At The Driving Range

Lately, I’ve started to swing the golf clubs again after a few years away from it. Not really ready to play on the big courses again. I’ve been spending some time playing at a little low key 9 hole course down the road and up the road, I’ve been practicing at a nice place with a good driving range.

The first time I went to the driving range about a month ago, I noticed an older lady who everyone seemed to know. I was told that she was a bit of local celebrity due to some unique life experiences. I was also told that she didn’t hear very well.

A few days ago, I found myself practicing next to her. At the end of our practice, we chatted for a brief bit about golf and what we used to do for a living. She was very hard of hearing. Also, tactfulness was not her strength, but I sometimes can appreciate that. After a couple of exchanges, we went our separate ways.

Today, I went out to the driving range again and she was at the far end working on her game. She got done before me and then she sat on a bench behind the hitting area. It was just her and I at the range. For some reason, when I got done I decided to go and sit next to her. She was in the middle of the bench and she was bit confused as I scooted her golf clubs aside and sat down.

This is how snippets of the conversation went.

Her: Boy, you have a beautiful practice swing, but when you get over the ball, you sure don’t.

I told her that I keep lifting my head and shoulder up and that changes the swing path. I don’t think she heard me very well.

Her: I took a couple of lessons from the guy out here. He thinks everyone should do it his way, but we’re all built differently. What works for him just won’t work for me.

I didn’t tell her that I had just taken three lessons from that “guy.”

Her: I am really upset about a confrontation I had at the Buddhist Center. There’s no flexibility. Everything has to be done a certain way. I told the lady in charge that I don’t believe we can just meditate and retreat from the world. We are part of the world and we need to be part of the solution. She called me up to continue the argument when I got home, but I couldn’t hear a word she was saying. I don’t hear well. It really bothers me though when people get wrapped up in their dogma.

Me: You don’t hear about arguments at a Buddhist Center very often. I guess it is another opportunity for a lesson. She soften a bit and said, “Yes, a lesson.”

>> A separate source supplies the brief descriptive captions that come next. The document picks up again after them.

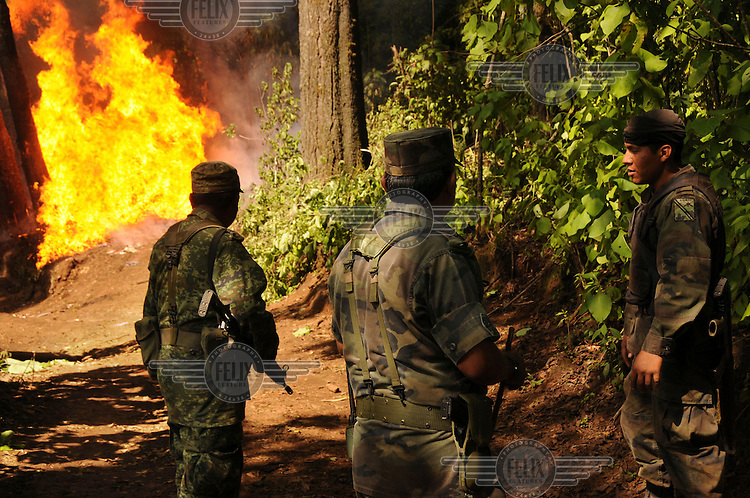 An army regiment based in Morelia burns down a drugs laboratory discovered in a remote mountainous area. In recent years, the Sinaloa cartel and 'La Familia de Michoacan' cartel have turned to the production of the highly addictive drug crystal meth, also known as methamphetamine, metamfetamine or its street name 'Ice'. The production takes place in small laboratories in remote areas which are equipped with sophisticated equipment.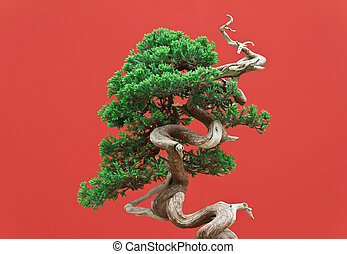 Juniper bonsai - high quality juniper bonsai over red...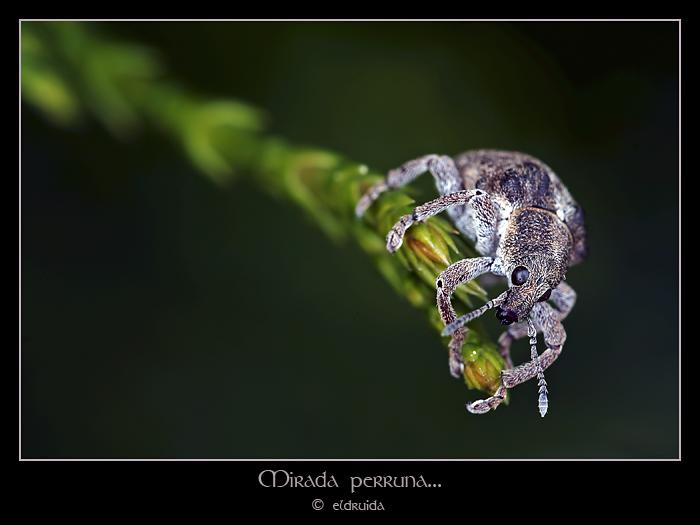 01_gorgojo_web.jpg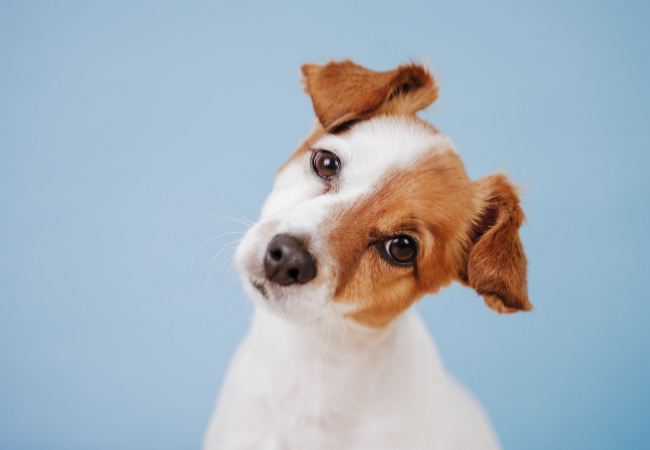 6 Hal Penyebab Anak Anjing Menjadi Bingung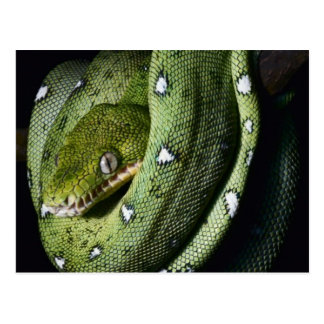 Green tree snake emerald boa in Bolivia Postcard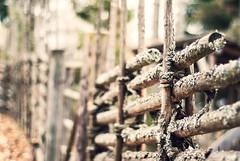 Bjurkers forngrd (netzanette) Tags: autumn heritage fall fence 50mm nikon sweden bokeh hlsingland vidja d80 nikond80 grdesgrd forngrd bjurker bjurkersforngrd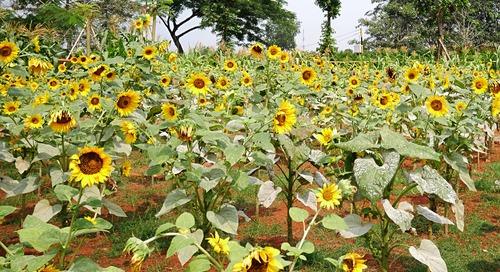 Mengunjungi Hamparan Bunga Matahari di Arumdalu Farm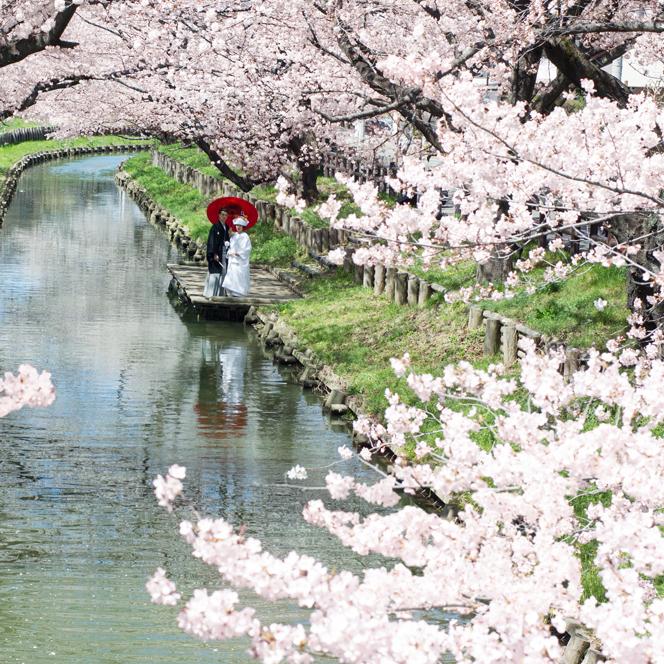 氷川神社裏は川越屈指の桜の名所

Her: I am Catholic but I don’t go to church. Well, I do, but I just go when it is empty, I like to meditate, pray in there. That is what I do on this bench when I’m done hitting balls. I like to sit here and just meditate with the trees and the hills, the earth. We are all going to die someday and our body will be part of this beautiful earth. Isn’t that something?

My mind became very quiet and I just nodded as I suddenly saw the driving range in a new light.

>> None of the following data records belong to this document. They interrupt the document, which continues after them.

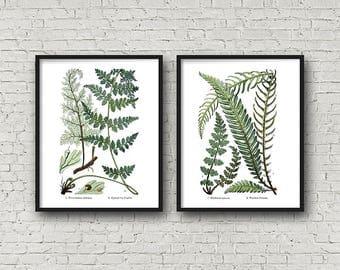 Botanical Print Set, Vintage, Botanical Illustration, Fern Print, Botanical, Diptych, Wall Art Set of 2, 2 Piece Wall Art, Printable Art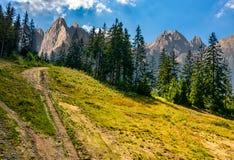 Net bos op een heuvel in Hoge Tatras Royalty-vrije Stock Fotografie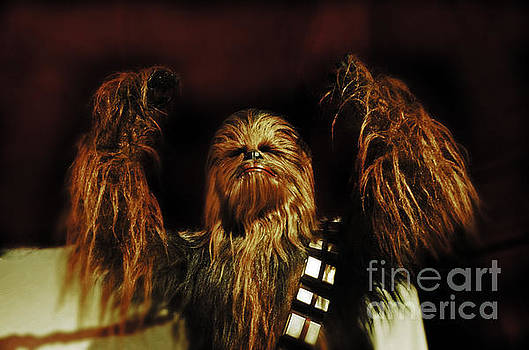 Chewie by Frank Larkin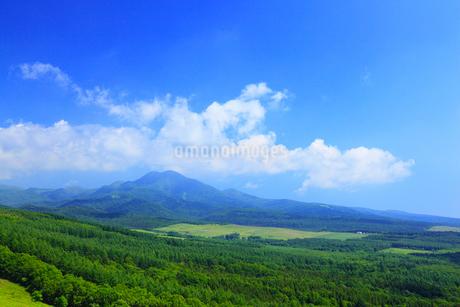 開陽台展望台から望む知床連山の写真素材 [FYI02676000]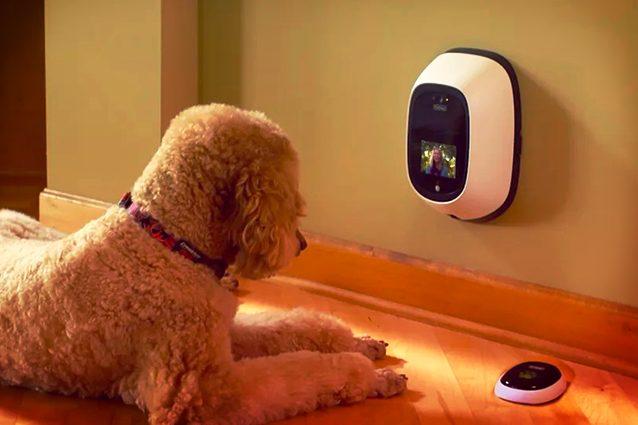 migliori accessori tech per cani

Her: I don’t believe in Hell or sin. I think it is just a way to control people. I was asked not to return to a local monastery. They said they didn’t think I belonged there. I told them that I thought God, whatever you want to call it, is everywhere. They didn’t like that.

I told her that I knew that particular monastery very well and I too found it to have a very rigid approach in dealing with people who see things differently.

Her: Do you have a pet?

Me: Yes, we have two dogs and two cats.

Her: Oh, that is really wonderful. I have one cat.

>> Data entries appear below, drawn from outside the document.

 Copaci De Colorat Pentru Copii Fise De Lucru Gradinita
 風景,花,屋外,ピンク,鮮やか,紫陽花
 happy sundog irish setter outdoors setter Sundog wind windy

Me: I think my pets have taught me to love better.

Her: Oh for sure. Sometimes I just want to read a book and my cat will come and sit nearly on my chest wanting attention. I have to decide whether to take care of my desires or her needs. I choose her needs. It has helped me a lot.

She then asked me if I was married and I told her yes, for 49 years so far.

Her: That is wonderful. I am 83 and alone. I get lonely sometimes, really lonely. It is hard. I guess married people get lonely too though.

With each phase of our conversation, she became more comfortable in occasionally tapping my upper arm and shoulder, as if we were longtime friends. She then asked where I lived. I told her in Orland. We moved there after the fire.

Me: We lost everything we owned, but in a very real way, we lost nothing. The finite was gone, but the infinite remained.

Her: That makes me want to cry. I have been there too.

I then asked where she lived? She lived in a small rural community about 10 miles away.

Her: I live in government housing. Everybody that lives there is poor. We have drug addicts and people with all sorts of problems, but I love everyone of them. Once you get past the book cover, the persona, when you get to the real person, they are all beautiful. You know, the people here don’t charge me for my golf? They are so kind and take care of me.

Another pause, as I was processing this incredible conversation I was having along with wondering what made me walk over to her and kind of entered her personal space? This is not my usual way of doing things.

We got up off the bench to return to the clubhouse and go our separate ways. She touched my arm again.

Her: I am so glad you shared with me.

I gave her a hug and said we’d share again.